Splunk Search

Splunk Alerts & Dashboard Panels

craigwilkinson
Path Finder

Hi All,

I have configured an alert to trigger based on when a the tcpout queue size breaches 80% - as per the SPL below:

earliest=-10m  index=_internal host=*hfw* source=*metrics.log group=queue name=tcpout* 
| eval queuecapacity_percent=round((current_size/max_size)*100,2), eval current_size_mb=round((current_size/1024/1024),2), eval max_size_mb=round((max_size/1024/1024),2) 
| where queuecapacity_percent >= 80 
| fields host, index, name, group, current_size, largest_size, max_size, date_year, date_month, date_mday, date_hour, date_minute, date_second, queuecapacity_percent, current_size_mb, max_size_mb

In addition to this, I'd like to have a Single Value panel on a dashboard, which will display the current TCP Output queue size - which I have written so far with:

earliest=-10m  index=_internal host=*hfw* source=*metrics.log group=queue name=tcpout* | eval queuecapacity_percent=round((current_size/max_size)*100,2) | eval current_size_mb=round((current_size/1024/1024),2) | eval max_size_mb=round((max_size/1024/1024),2)  | timechart span=1m max(queuecapacity_percent)

My Question is: What are the best practices when creating alerts, and dashboard panels?
These two objects are looking at the same data, however I want an alert & email to trigger when the threshold breaches 80%.

Is it common to have a search dedicated to the alert, and one dedicated to the dashboard panel?
How can I combine these into a single splunk object to save on performance?
Is there are better way to approach this?

Any help is greatly appreciated!
Apologies if this question has been asked before.

Thanks,

Craig

0 Karma

martin_mueller
SplunkTrust
SplunkTrust

For the search itself

index=_internal host=*hfw* source=*metrics.log group=queue name=tcpout*

you'd wrap that in an eventtype with tags for re-use across multiple searches. Your eval calls would be best stored in a calculated field for that sourcetype, then you won't have to add them to every search. All that remains (where or timechart) is specific to the alert or dashboard, no need to change that.

martin_mueller
SplunkTrust
SplunkTrust

If you're truly worried about running over the raw data twice, you can define an accelerated data model on your data and power your dashboards and alerts off that.

In reality, you won't usually see big benefits just from two consuming searches though... especially considering your metrics will have under 3k events per host per day, and you're only looking at ten minutes - twenty events per host.

0 Karma

craigwilkinson
Path Finder

Ahh ok. So just to clarify, it is common to the have 2 separate scheduled searches running:
1st - to display the current queue size metric on a dashboard panel (and update as specified - using timechart)
2nd - to send an alert when the capacity exceeds 80%. (using "where")

It kind of seems inefficient to me - having two searches for essentially the same output.

The alerts are to be used for OOB hours, and when staff are away from their desks - where as the dashboard is to display pretty metrics during the office for management etc.

0 Karma

niketn
Legend

@craigwilkinson... Ideally Dashboards are created so that Users can get insight to what is happening in their system at any given point of time... Historical, Real Time or Predictive.
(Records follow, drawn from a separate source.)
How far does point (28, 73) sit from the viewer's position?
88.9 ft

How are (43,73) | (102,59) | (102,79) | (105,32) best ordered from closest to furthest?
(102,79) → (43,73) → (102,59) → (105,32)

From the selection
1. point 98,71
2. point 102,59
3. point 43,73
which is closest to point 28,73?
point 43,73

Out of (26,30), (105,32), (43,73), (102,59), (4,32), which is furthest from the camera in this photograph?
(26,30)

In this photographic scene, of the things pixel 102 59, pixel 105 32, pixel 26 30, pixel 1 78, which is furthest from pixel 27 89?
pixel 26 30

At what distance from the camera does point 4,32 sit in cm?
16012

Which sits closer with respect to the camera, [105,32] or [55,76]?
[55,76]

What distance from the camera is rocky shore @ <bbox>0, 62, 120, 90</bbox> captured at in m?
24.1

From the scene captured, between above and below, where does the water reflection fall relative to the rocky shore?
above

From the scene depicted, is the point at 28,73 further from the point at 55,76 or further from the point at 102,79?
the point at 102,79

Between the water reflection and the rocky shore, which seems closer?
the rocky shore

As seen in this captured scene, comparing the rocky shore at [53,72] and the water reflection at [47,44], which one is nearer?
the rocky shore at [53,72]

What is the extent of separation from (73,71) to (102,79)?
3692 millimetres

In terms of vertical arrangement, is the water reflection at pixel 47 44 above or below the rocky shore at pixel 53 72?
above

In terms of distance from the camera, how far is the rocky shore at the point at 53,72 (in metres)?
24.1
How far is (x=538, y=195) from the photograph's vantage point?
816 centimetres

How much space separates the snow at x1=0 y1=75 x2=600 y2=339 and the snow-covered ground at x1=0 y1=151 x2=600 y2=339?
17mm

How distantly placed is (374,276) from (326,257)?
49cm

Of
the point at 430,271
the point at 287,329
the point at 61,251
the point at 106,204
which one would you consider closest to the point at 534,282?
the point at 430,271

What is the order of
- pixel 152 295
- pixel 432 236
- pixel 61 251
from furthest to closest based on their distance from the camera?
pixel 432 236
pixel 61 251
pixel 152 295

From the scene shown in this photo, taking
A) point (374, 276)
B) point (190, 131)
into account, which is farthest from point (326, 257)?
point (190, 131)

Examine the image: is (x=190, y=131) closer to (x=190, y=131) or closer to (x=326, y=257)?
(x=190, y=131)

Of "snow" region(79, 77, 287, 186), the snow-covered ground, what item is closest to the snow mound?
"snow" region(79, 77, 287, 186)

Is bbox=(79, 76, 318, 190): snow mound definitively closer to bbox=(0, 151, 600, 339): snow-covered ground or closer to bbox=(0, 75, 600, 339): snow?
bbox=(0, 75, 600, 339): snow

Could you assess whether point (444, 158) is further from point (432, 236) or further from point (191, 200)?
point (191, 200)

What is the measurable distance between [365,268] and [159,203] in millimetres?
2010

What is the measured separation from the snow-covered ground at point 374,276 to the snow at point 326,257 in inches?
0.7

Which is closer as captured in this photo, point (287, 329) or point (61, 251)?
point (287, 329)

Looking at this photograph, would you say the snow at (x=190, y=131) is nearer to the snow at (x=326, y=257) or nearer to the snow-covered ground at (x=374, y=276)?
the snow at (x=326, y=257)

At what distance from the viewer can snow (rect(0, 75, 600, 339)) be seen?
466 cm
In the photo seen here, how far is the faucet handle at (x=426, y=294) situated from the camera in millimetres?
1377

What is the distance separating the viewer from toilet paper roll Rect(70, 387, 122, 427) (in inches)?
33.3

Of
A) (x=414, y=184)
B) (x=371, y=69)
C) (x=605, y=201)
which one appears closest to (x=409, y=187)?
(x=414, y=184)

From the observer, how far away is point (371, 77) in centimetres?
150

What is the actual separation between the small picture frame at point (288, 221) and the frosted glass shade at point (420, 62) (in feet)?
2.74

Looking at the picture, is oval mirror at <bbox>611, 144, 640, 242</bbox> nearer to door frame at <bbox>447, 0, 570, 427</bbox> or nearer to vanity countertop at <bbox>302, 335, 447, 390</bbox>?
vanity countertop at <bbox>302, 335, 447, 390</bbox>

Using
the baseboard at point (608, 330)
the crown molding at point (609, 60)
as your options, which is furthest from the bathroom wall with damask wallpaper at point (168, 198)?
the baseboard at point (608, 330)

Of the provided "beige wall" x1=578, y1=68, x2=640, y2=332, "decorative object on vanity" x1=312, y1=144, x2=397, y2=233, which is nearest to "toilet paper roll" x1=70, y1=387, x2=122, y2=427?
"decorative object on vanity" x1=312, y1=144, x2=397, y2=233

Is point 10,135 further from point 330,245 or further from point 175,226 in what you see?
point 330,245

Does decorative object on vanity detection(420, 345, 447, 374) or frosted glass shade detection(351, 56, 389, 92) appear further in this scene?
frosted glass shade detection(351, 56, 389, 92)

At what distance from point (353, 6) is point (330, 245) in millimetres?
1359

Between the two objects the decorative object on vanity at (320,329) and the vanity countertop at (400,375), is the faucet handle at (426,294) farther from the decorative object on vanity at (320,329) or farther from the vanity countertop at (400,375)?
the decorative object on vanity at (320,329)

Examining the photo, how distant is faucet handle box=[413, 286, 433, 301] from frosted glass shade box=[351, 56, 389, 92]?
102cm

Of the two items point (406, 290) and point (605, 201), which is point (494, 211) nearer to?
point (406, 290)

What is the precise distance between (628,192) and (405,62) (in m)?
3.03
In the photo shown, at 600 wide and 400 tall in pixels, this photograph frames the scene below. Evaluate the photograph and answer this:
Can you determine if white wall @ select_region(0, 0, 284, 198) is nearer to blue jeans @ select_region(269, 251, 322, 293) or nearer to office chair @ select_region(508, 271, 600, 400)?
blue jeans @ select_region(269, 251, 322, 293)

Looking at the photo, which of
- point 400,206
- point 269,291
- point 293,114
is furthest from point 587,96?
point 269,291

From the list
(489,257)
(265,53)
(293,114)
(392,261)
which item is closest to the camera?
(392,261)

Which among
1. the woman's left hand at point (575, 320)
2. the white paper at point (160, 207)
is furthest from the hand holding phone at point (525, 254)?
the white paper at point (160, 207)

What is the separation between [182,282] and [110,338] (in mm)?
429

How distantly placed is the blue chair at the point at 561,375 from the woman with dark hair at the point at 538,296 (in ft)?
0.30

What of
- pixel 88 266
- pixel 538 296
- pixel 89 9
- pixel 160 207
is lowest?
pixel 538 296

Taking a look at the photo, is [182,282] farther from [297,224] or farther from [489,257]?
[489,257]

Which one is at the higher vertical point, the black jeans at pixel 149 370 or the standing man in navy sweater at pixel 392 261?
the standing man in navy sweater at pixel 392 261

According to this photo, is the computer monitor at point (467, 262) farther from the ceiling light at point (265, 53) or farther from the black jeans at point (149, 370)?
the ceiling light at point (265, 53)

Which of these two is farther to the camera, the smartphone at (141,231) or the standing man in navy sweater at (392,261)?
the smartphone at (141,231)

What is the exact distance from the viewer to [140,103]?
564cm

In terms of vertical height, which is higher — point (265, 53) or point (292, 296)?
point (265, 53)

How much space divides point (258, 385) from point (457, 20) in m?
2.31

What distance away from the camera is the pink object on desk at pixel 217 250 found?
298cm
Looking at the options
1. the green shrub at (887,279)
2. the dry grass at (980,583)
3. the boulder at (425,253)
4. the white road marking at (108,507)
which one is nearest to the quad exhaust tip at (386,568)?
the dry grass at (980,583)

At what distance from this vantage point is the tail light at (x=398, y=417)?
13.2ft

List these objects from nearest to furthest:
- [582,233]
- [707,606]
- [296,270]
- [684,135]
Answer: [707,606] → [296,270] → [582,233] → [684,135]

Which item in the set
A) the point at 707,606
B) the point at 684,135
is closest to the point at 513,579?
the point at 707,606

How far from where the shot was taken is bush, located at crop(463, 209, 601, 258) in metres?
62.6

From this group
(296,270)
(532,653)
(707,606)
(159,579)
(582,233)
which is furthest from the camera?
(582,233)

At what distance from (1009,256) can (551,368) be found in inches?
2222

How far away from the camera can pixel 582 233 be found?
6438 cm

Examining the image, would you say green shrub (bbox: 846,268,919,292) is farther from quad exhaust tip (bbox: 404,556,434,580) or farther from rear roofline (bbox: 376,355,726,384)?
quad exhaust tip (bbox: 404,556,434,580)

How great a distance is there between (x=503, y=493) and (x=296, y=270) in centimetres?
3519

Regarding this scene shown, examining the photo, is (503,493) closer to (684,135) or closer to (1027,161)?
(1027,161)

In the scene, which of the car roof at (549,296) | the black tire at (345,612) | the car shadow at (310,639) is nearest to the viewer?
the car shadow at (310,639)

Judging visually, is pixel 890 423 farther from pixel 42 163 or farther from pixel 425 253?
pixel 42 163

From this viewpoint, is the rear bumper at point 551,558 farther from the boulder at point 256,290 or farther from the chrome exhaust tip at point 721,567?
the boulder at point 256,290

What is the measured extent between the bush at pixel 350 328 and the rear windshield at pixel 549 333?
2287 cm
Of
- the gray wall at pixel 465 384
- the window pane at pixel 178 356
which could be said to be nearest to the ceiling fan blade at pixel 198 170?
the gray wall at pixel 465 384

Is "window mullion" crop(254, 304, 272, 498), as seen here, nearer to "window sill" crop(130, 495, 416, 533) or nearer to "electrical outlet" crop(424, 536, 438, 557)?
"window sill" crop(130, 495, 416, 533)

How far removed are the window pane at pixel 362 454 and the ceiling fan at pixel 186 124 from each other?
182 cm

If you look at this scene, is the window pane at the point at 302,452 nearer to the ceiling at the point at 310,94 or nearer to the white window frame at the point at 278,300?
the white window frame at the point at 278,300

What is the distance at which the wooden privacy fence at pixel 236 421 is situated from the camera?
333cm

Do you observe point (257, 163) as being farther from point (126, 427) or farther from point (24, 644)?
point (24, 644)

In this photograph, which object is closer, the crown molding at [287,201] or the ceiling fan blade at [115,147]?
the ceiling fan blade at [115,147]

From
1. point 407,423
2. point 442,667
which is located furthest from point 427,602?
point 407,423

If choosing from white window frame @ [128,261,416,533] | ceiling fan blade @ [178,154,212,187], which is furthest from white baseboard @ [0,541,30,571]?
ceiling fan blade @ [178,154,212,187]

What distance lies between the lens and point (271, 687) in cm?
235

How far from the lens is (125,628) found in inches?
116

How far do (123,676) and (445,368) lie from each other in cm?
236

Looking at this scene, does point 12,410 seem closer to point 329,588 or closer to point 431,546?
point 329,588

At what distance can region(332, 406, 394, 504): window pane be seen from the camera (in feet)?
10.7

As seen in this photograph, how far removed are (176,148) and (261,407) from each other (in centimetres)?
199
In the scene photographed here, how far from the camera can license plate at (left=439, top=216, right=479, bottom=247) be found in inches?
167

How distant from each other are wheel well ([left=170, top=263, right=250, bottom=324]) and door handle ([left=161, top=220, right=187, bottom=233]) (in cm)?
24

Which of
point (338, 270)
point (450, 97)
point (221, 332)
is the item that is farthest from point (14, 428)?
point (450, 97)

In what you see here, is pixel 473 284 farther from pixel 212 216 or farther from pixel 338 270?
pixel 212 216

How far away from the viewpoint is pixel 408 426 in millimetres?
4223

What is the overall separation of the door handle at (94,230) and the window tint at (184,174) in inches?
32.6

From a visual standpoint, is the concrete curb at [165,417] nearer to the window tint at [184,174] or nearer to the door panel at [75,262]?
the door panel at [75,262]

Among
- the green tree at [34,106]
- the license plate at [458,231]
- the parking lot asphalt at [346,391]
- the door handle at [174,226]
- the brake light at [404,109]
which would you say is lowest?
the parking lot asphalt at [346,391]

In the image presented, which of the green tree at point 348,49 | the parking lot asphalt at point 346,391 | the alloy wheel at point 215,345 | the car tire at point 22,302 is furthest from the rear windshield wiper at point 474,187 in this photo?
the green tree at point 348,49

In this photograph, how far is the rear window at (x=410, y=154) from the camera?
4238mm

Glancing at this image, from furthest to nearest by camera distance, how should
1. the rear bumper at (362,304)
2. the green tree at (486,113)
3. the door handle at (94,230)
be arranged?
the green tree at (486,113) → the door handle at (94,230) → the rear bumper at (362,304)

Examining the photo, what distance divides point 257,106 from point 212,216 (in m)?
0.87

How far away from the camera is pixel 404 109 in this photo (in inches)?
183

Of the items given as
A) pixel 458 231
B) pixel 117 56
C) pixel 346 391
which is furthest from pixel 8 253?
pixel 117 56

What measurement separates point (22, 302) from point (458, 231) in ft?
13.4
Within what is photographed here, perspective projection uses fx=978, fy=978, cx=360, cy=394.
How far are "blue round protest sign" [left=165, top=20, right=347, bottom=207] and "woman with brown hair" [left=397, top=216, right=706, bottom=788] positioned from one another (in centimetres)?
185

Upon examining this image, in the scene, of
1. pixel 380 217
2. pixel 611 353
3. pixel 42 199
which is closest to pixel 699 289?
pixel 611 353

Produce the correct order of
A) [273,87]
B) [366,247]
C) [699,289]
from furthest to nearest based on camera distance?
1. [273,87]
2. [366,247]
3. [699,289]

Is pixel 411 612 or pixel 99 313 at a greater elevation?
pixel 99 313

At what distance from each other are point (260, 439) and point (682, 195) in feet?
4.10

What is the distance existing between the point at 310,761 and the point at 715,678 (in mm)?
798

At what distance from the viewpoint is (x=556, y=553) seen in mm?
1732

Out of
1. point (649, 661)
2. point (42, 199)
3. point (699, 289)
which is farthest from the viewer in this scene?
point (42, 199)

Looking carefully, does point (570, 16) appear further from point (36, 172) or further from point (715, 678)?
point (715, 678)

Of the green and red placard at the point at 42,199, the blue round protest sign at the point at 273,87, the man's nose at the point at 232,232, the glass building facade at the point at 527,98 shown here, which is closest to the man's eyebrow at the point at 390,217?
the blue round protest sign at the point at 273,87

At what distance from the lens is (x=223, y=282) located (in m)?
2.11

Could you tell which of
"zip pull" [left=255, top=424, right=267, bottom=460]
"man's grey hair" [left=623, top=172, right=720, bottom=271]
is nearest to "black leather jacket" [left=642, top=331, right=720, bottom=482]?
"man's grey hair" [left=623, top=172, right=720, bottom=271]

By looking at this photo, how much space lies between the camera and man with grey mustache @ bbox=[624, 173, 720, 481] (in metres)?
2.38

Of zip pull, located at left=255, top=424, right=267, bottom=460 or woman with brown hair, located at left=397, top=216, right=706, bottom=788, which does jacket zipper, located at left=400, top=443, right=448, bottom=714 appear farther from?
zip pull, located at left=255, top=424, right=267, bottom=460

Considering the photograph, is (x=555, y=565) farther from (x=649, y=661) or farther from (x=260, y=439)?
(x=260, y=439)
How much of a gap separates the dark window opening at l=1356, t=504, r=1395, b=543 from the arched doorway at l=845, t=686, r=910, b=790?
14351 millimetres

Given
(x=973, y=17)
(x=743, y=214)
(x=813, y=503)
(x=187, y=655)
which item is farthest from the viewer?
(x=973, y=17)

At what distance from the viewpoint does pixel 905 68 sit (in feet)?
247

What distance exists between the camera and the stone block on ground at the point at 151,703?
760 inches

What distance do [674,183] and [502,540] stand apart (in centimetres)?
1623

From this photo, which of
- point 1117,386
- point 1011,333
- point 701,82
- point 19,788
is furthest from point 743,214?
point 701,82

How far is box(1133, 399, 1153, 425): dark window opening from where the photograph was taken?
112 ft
If they are setup on a monitoring screen they might either run a real-time search (based on Splunk infrastructure) or else refresh periodically.

Once SLA missed or KPI breach situation triggers an alert like Queue capacity above 80% etc, Users can resort to such dashboards for correlating and investigating further (even without having knowledge of Splunk or Underlying data). For situations like How much Data is getting Indexed, what is the CPU/Memory on Splunk server, License volume being utilized, any spike in specific sourcetype ingesting more data etc. Even though dashboard might show situations like KPI above 80%, unless alerted/documented with proper alert action they might get missed or unnoticed.

Having said these,
1) You can schedule a dashboard for periodic pdf delivery in email (provided you have email exchange setup and your dashboard does not have interactive form elements).
2) You can also check out sendemail Splunk command to send out email if specific condition is met.

____________________________________________
| makeresults | eval message= "Happy Splunking!!!"